The severe drought conditions facing Tarrant County prompted the Commissioners Court on Tuesday to unanimously approve a burn ban.
The outdoor burning ban comes as Texas continues to experience hot and dry conditions and the county is in severe drought conditions.
The burn ban does not impact fireworks sale or usage, but County Judge Glen Whitley does have the authority to issue a disaster declaration to prohibit the sale or use of fireworks in unincorporated areas.
County Fire Marshal Randy Renois said the judge could call for a ban on fireworks, but it would only last for 60 hours, per Texas law. If the judge wanted to extend the ban past the 60 hour mark, it would require authorization from Gov. Greg Abbott.
Whitley told Renois he would check back with him towards the end of the week about any fireworks-related action, ahead of the Fourth of July weekend.
Now that the burn ban is issued, what exactly does that mean? Here’s what to know:
What is a outdoor burn ban?
As the name suggests, its a ban on any type of outdoor burning in unincorporated areas of the county.
An unincorporated area is a place that’s outside of a governmental municipality, meaning not governed by a city authority such as the City of Fort Worth.
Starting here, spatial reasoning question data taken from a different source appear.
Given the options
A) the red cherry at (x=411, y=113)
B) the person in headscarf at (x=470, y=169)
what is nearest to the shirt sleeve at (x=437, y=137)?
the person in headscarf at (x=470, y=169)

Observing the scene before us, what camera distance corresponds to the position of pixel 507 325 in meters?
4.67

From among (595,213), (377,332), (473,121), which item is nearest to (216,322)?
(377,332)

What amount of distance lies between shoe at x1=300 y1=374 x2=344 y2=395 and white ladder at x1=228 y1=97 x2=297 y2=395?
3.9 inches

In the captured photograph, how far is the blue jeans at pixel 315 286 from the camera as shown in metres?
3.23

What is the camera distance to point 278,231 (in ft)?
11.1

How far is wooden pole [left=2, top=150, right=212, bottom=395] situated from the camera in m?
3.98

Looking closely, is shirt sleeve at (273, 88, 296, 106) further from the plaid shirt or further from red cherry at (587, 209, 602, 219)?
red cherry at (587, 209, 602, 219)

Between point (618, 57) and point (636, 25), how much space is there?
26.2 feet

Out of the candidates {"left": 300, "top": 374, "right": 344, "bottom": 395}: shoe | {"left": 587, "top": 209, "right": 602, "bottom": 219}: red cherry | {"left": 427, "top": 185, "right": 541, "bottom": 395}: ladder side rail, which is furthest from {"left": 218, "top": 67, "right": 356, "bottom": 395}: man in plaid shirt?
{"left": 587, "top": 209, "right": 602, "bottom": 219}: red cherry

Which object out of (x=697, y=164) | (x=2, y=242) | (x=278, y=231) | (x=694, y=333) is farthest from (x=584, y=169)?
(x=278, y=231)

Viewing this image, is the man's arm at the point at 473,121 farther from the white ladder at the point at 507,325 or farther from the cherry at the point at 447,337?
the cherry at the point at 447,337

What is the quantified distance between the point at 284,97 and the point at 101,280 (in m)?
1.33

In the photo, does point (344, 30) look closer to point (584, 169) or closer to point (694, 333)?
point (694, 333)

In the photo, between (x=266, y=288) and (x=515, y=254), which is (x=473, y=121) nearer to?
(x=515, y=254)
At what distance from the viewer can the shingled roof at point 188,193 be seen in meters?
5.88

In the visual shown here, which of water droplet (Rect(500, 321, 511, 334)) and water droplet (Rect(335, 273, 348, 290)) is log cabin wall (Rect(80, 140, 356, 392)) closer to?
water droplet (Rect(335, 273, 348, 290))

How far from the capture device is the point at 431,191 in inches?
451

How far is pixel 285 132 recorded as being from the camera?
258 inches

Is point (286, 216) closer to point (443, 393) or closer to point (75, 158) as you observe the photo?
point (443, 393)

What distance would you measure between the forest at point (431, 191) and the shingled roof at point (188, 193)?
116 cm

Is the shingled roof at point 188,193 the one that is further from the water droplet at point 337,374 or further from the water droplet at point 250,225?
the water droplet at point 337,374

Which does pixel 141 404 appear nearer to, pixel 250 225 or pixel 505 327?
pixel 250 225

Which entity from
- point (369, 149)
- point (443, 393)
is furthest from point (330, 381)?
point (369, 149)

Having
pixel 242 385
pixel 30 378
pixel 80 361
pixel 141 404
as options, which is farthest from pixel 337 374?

Therefore, unincorporated areas are under the county’s purview.
This ban only applies to unincorporated areas of a county, since cities have their own ordinances prohibiting burning.
What does a burn ban do?
A burn ban prohibits any type of outdoor burning, such as trash cleanup, tire burning or other such fire applications. A violation of the court order is a class C misdemeanor with a fine up to $500.
Tarrant County shared these tips when cooking outdoors:
Gas grills are the safest outdoor cooking option, but please keep the flames covered during its usage.
To use a charcoal or wood-burning grill, it must be placed on a concrete, gravel or dirt surface at least five feet from any combustible materials and must be covered while in use.
Smokers can be used if they are placed on a concrete, gravel, or dirt surface at least five feet from combustible materials and flames are covered during use.
Have a water source, (bucket of water or a garden hose), nearby in case of emergencies.
And for outdoor welding:
All areas where welding, cutting or grinding operations are being performed have to be free of vegetation for at least 25 feet in all directions. Also, the surface around the welding area must be wet down.
Wind speeds must be no more than 15 mph while performing welding, cutting or grinding operations outside of barriers or enclosures.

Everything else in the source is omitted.